Alternativa para Alemania (AfD) obtuvo una amplia victoria en las elecciones del estado oriental de Sajonia-Anhalt, más que duplicando su apoyo y dejando a la CDU del canciller Friedrich Merz muy por detrás.
Con el recuento aún en curso, el candidato de AfD, Ulrich Siegmund, celebró el resultado y afirmó que el partido había hecho historia.
Las proyecciones de las cadenas públicas ARD y ZDF situaban a AfD en torno al 44 %, frente a aproximadamente un 18 % para la CDU. El primer ministro regional Sven Schulze calificó el resultado como un golpe severo y previsiblemente permanecerá de forma interina mientras los partidos intentan formar gobierno.
A pesar de su ventaja, AfD no obtuvo suficientes escaños para gobernar en solitario. Los principales partidos alemanes mantienen su compromiso de no cooperar con esa formación, cuya rama de Sajonia-Anhalt ha sido clasificada como extremista por los servicios de inteligencia internos.

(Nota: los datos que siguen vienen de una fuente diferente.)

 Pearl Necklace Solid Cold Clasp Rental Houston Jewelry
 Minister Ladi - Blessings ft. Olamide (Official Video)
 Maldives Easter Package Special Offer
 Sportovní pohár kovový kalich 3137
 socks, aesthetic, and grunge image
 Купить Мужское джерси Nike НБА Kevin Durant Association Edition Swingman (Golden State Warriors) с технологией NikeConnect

La colíder nacional de AfD, Alice Weidel, criticó nuevamente ese aislamiento político y sostuvo que el resultado otorga al partido un mandato claro para gobernar.

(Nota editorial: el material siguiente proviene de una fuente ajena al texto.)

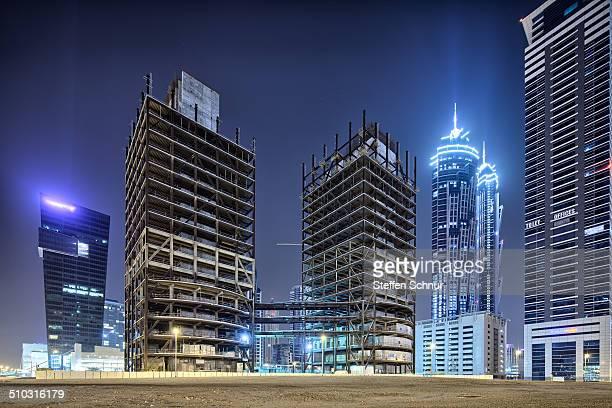 Structural work between skyscrapers in Dubai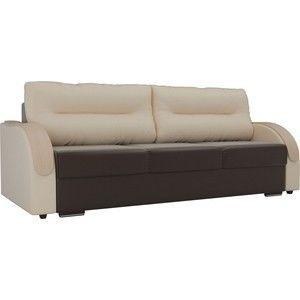 Диван ЛигаДиванов Дарси экокожа коричневый подлокотники бежевые подушки бежевые - фото 1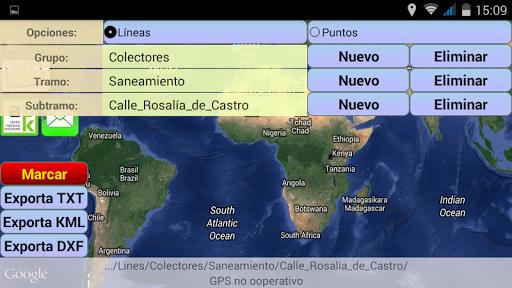 GPS. GIS. Inventario. Municio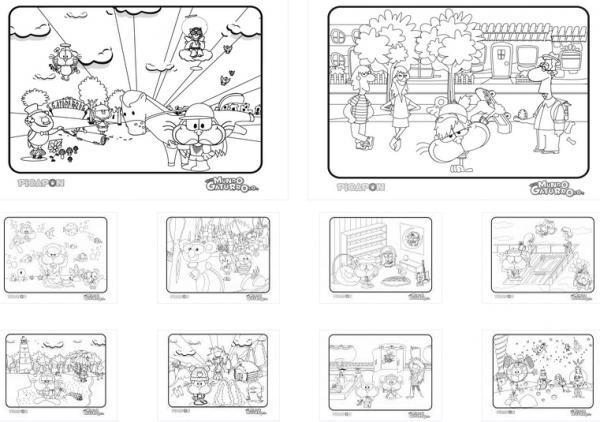Dibujos Para Imprimir De Mundo Gaturro
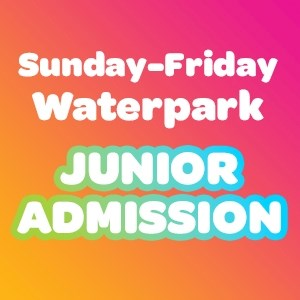 Waterpark  1-Day Junior Admission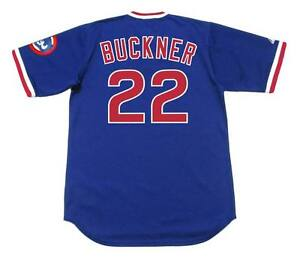 fad960935 Image is loading BILL-BUCKNER-Chicago-Cubs -1983-Majestic-Cooperstown-Throwback-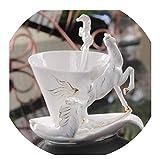 XYSQWZ Taza De Café De Esmalte De Caballo Juego De Tazas De Leche De Té De Porcelana Vajilla De Cerámica Creativa Regalos Creativos De Porcelana De Hueso Europea Blanco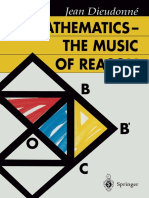 Mathematics the Music of Reason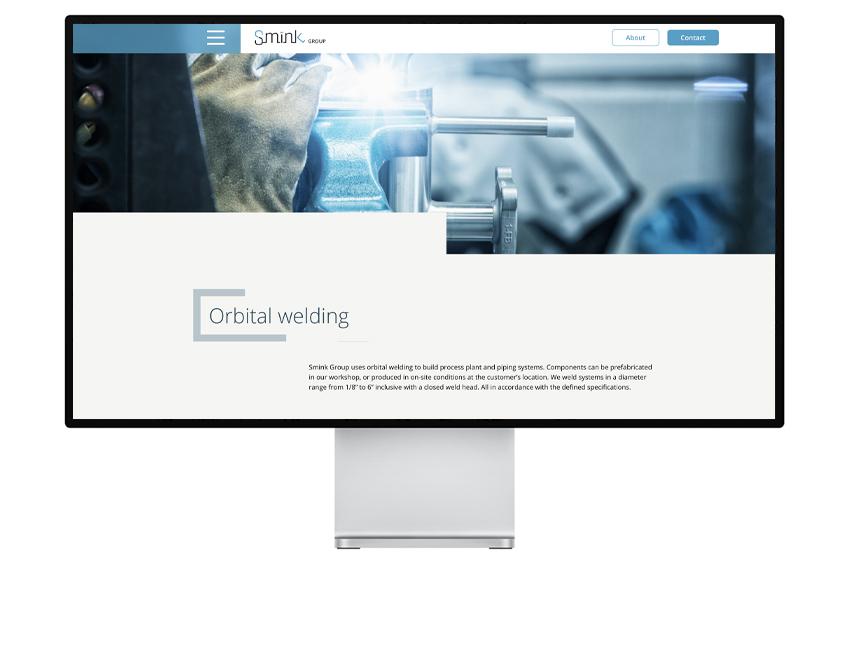 Smink website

La CDU esperaba conservar el poder mediante una coalición amplia, pero una alianza con el SPD, Los Verdes y Die Linke tampoco alcanzaría la mayoría parlamentaria.
Un gobierno regional encabezado por AfD supondría un cambio político significativo en Alemania, donde los principales partidos han intentado mantener a movimientos extremistas fuera del poder por el peso histórico del nazismo y el Holocausto.

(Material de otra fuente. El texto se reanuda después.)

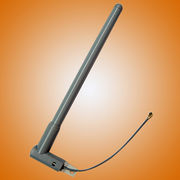 Digital cordless phone antenna from Taiwan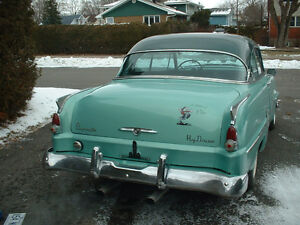 plymouth belvedere 1954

AfD, fundada en 2013, ha estado involucrada en varias controversias por declaraciones de dirigentes sobre el pasado nazi de Alemania. En 2017, Björn Höcke generó condenas al cuestionar la forma en que el país aborda su memoria histórica.
Un año después, Alexander Gauland describió el periodo nazi como una “mancha de excremento de pájaro” dentro de más de mil años de historia alemana. También había afirmado previamente que los judíos no debían temer el crecimiento electoral de AfD.
Josef Schuster, presidente del Consejo Central de los Judíos, dijo estar consternado por el resultado electoral. En ocasiones anteriores había advertido que muchos judíos podrían abandonar Alemania si AfD llegara al gobierno.